If we are looking at protein coding transcripts, an important step in in the cDNA library preparation is the removal of ribosomal RNA from our samples. Ribosomal RNA (rRNA) accounts for 97-99% of the total RNA in a sample and it is wasteful and uninformative to sequence this material. Typically the removal is performed by polyA-isolation for eukaryotes - only transcripts with a polyA tail are kept. And for prokaryotes, by ribosomal depletion - oligos matching ribosomal sequences are hybridised to the rRNA and magnetically separated from the non-ribosomal RNA.
There are two potential effects of these procedures which we should look out for in our data as it could confound our later analysis.
3’ bias can occur because the polyA-tail is found at the 3’ end of the RNA. Only fragments attached to the 3’ end are isolated and sequenced. If your RNA is high quality, the whole transcript is attached to the polyA-tail and there should be reasonably even coverage across the transcript. However if your RNA is degraded only the portion of the transcript still attached to the polyA-tail will be isolated and make it through to the library. Thus a significant 3’ bias suggests that our starting RNA was of poor quality.
rRNA abundance after ribosomal depletion should be assessed as part of the sample QC. If rRNA remains in the samples it is likely to occur in different amounts in different samples. To our analysis techniques this will alter the proportion of tRNA between samples and confound our experiment by increasing the apparent variability in gene expression.

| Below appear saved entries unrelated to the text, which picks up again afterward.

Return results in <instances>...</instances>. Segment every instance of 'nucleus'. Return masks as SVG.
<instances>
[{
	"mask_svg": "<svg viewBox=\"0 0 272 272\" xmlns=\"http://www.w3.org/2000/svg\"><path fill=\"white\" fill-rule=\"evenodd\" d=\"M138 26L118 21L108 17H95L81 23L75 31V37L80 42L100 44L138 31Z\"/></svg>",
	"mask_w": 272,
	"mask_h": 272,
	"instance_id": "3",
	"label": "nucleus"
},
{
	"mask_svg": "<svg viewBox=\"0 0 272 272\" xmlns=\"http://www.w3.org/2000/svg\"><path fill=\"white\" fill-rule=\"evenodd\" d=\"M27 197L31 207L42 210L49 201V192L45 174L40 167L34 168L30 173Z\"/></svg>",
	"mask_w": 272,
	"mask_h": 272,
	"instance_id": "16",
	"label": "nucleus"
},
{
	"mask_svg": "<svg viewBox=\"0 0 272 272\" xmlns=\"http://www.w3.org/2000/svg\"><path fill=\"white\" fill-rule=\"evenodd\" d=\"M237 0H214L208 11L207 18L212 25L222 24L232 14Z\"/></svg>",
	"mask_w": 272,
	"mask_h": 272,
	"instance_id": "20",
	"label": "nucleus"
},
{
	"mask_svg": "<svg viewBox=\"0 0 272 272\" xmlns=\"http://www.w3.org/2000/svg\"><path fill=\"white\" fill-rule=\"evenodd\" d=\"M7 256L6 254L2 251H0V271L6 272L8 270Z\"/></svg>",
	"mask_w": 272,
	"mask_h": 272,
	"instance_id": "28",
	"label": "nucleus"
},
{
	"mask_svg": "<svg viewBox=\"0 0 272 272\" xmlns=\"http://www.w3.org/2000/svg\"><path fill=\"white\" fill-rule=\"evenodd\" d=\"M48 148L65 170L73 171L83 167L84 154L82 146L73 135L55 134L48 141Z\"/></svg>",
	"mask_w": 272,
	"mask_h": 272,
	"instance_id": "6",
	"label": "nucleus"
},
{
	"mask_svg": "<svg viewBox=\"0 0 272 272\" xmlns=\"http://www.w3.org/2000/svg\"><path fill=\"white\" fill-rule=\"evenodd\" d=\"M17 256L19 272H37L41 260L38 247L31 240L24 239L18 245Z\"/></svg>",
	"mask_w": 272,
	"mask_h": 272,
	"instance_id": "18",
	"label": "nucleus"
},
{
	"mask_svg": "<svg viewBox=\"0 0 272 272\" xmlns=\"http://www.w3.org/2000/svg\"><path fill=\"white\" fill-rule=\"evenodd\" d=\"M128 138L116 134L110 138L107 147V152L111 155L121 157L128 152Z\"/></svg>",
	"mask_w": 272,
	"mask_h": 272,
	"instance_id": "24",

The presence of significant amounts of rRNA in our samples could indicate a problem with the library preparation or RNA that was degraded preventing oligos from hybridising to the rRNA. In this case we may need to repeat the sequencing experiment.
We can check for the abundance of rRNA in our data using a RNA-SeQC, which is available from the Broad Institute. In the interest of time we won’t run this program in the transcriptomics workshop but it is useful to know about this quality control step, especially if you have trouble detecting mRNA in your own dataset.